■ THE REQUEST
Tally the lines of the records below that contain the string "JSON", treating uppercase and lowercase as different. Reply with the number alone.

[A section of a data file]

________________________________________

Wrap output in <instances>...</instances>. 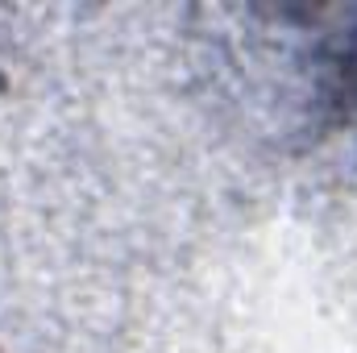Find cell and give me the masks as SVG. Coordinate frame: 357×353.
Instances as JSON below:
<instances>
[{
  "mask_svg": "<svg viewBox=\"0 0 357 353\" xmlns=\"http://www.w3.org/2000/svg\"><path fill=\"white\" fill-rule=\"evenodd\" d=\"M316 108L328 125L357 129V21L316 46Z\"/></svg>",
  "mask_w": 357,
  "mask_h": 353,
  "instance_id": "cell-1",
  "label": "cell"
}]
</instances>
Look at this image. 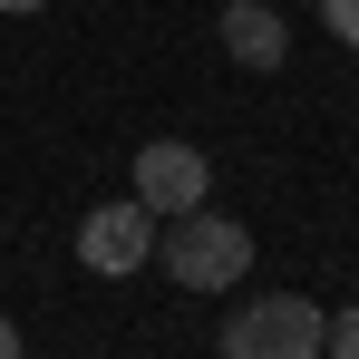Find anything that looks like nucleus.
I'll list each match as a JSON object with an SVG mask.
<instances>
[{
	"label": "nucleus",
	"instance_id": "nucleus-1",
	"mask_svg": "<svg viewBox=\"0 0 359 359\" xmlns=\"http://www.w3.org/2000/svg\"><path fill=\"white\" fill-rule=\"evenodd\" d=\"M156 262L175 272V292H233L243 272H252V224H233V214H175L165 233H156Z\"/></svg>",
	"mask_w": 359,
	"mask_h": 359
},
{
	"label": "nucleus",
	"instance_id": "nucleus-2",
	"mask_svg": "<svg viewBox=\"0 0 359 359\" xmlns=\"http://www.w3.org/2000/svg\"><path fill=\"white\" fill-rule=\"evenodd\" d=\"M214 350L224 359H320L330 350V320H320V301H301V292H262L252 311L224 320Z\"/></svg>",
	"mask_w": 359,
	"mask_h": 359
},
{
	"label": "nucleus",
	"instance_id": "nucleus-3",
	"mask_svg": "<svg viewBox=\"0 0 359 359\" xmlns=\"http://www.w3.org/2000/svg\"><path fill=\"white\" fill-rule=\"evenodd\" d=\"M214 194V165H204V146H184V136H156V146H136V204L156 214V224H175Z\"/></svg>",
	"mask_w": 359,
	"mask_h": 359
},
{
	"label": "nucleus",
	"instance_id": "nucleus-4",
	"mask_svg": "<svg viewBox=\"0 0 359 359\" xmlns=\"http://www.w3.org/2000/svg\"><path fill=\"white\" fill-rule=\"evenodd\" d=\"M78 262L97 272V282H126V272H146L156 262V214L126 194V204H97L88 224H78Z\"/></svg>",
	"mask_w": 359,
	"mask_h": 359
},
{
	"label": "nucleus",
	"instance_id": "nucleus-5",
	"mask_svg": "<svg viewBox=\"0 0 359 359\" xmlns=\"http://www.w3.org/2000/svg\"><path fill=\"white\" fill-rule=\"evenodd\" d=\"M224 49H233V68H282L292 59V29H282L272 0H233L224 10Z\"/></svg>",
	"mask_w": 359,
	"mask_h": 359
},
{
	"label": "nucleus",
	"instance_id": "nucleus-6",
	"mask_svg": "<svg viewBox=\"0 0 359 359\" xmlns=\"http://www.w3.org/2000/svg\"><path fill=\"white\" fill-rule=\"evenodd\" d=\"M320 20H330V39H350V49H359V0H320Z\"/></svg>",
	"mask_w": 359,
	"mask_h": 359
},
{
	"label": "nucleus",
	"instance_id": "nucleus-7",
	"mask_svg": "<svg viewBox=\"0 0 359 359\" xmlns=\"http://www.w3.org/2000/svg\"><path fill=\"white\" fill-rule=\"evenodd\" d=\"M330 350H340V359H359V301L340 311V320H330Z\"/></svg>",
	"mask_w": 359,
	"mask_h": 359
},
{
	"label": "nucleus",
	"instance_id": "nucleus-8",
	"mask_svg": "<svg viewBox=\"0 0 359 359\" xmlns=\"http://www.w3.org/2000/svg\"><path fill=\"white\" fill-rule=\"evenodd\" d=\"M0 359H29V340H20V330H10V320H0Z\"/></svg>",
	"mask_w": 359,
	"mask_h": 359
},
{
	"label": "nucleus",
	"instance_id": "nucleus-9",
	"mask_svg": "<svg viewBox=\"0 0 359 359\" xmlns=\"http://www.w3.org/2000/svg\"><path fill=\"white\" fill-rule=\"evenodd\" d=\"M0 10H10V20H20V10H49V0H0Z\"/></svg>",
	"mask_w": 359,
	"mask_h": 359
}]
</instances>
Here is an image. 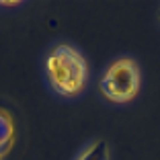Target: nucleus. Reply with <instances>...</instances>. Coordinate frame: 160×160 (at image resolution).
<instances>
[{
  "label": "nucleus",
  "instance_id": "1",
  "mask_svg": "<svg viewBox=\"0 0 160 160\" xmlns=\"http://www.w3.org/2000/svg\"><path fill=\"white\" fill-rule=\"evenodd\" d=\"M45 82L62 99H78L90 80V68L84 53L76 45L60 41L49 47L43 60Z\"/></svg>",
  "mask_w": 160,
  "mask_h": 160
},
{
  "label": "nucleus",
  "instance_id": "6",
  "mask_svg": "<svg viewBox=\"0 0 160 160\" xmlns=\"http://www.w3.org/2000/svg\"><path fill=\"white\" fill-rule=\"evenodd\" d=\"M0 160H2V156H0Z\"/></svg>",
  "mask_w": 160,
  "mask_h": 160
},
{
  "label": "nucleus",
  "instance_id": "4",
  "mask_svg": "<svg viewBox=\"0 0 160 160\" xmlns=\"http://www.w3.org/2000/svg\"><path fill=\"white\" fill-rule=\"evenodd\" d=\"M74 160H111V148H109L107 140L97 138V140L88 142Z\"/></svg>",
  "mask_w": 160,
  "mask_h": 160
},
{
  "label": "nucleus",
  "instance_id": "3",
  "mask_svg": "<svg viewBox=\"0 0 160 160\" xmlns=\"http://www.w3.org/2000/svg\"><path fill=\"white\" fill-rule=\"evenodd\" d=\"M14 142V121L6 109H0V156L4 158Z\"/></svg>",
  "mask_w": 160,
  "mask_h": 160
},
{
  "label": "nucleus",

________________________________________

■ IN RESPONSE
2